Underground – C.T. Taylor

The Mechanic
C.T. Taylor works on muscle cars, surfboards, a family, and peace with God.
by Aaron Checkwood

Pull Quote- “Surfing is a really selfish sport. You’re out there trying to get your waves-it’s not a team thing.”

There’s nothing wrong with Carlton Taylor-really. A devoted father, husband, surfer/shaper, mechanic, and Christian, he’s about the straightest person you’ll ever meet. You see, Carlton, a.k.a. C.T., has dreams he never relents from-he pours every ounce of himself into them. Among all the chaos, his frenzied lifestyle creates mental stability, and that’s just the way he likes it. “I’m extremely busy, always in a rush-it’s crazy,” says Taylor.
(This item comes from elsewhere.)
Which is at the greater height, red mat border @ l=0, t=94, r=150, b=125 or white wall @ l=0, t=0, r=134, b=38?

At 25, he has a wife (Jennifer) of two years, and a one-year-old son (Curan, meaning a champion or a hero) in addition to the pile of responsibilities he claims to enjoy taking on. “I was like that before I had a family,” he says. “My personality can take on a lot of stuff between what I want to do, like to do, need to do, and then doing favors for friends and being involved with stuff and family-it’s psycho. I’m constantly on the go, but I have a lot of fun.”Running into C.T. Taylor, you’d think he was a complete jock. At 5’11” and 180 pounds, his muscular stature is more reminiscent of a football player than a professional surfer. He grew up in Satellite Beach, Florida, surfing with fellow standouts such as the Hobgoods and Jeremy Saukel, and was determined to become a professional surfer. At nineteen, he moved to California and found himself staying there all summer thanks to friendships created during the NSSA Nationals and U.S. Championships. In his eyes, he was set. He didn’t care about his living conditions, he was in California. “I ended up doing the full couch tour and living in my truck,” says Taylor.

A devout Christian for the past twelve years, C.T. became interested in the religion at the age of thirteen when a friend of his bamboozled him into thinking he was going to a surf movie, but instead took him to a bible study. So what began as a scam became a huge part of his life.

He’s not an ex-addict, ex-pimp, or ex-con-he’s a great surfer with a lot of talents he loves to focus on. In other cases this whole scenario would be scary because a lot of Christians have something to prove, but in C.T.’s case, it’s just him, and he feels like he has nothing to hide. “I never had a drug addiction, I never was into drinking and partying when I was in high school,” he remembers. “I was just kinda surfing and skating and doing other stuff. I was never in with the crowd that partied and did stuff like that. I never went to college or anything like that. I was just surfing and trying to do what I believed in and stuff as far as the Bible and God and church goes. It’s hard when you’re on a trip and the boys on the trip with him are going off and they’re like ‘Raaar, hey Christian.’ That way it’s hard, but at the same time, there’re a lot of rewards. You get to have meaningful, real conversations with people.”


That’s why C.T. is C.T. He’s trying to be a moral guy in an immoral surfing world filled with all the vices enjoyed by rock stars. The surfing world he loves so much can also be ruthless out of its sheer dog-eat-dog mentality and the fight for waves in crowded conditions-he even admits to yelling out of frustration when he’s in the lineup: “Surfing is a really selfish sport. You’re out there trying to get your waves-it’s not a team thing. Sometimes it’s really tough surfing Trestles with 50 guys. It’s totally frustrating and a lot of times I blow up and don’t act the way I should.” For the average person, Carlton’s life would be a nonstop circus. In addition to his surfing and religious devotion, he’s now learning to shape surfboards and build race cars. A budding mechanic for nearly six years, oil definitely runs thick in his blood. Not only did his father build and race circle-track cars, but hhis stepfather is a recreational drag racer who restores Corvettes. C.T.’s pride and joy is a 1972 Chevy Vega with a 350-cubic-inch small-block Chevy V-8, and a nine-inch Ford rear end with 355 gears-he can hang with car talk that kicks your ass. He’s also now working at R.J.’s Race Cars in El Cajon, California-a job he prayed to work at for three years and eventually got hired after befriending the owner. He now finds himself good buddies with the owner, doing everything from sweeping floors to learning how to build a car from the floor up.

As for shaping, he’s already up to his fortieth board after starting only three years ago. He learns from tutors, pretty much every shaper who’s ever made him a board: “I’d actually go in and check out what they were doing because I was really into it and really appreciated the craft. A lot of guys don’t even know about their boards. I think everyone should at least shape one board and appreciate what their shaper does for them. “A couple of shapers he accredits highly are Steve Seabold, who gave him his start and Cordell Miller: “I’ve been surfing for him for a number of years and have watched him make me boards-his boards are magic. They’re really different, but they’re really good.” What he’ll conquer, or better yet, what lies ahead, is anyone’s guess. But one thing’s for sure-if C.T.’s going to succeed amidst the swirling chaos of his life, he needs to keep his focus.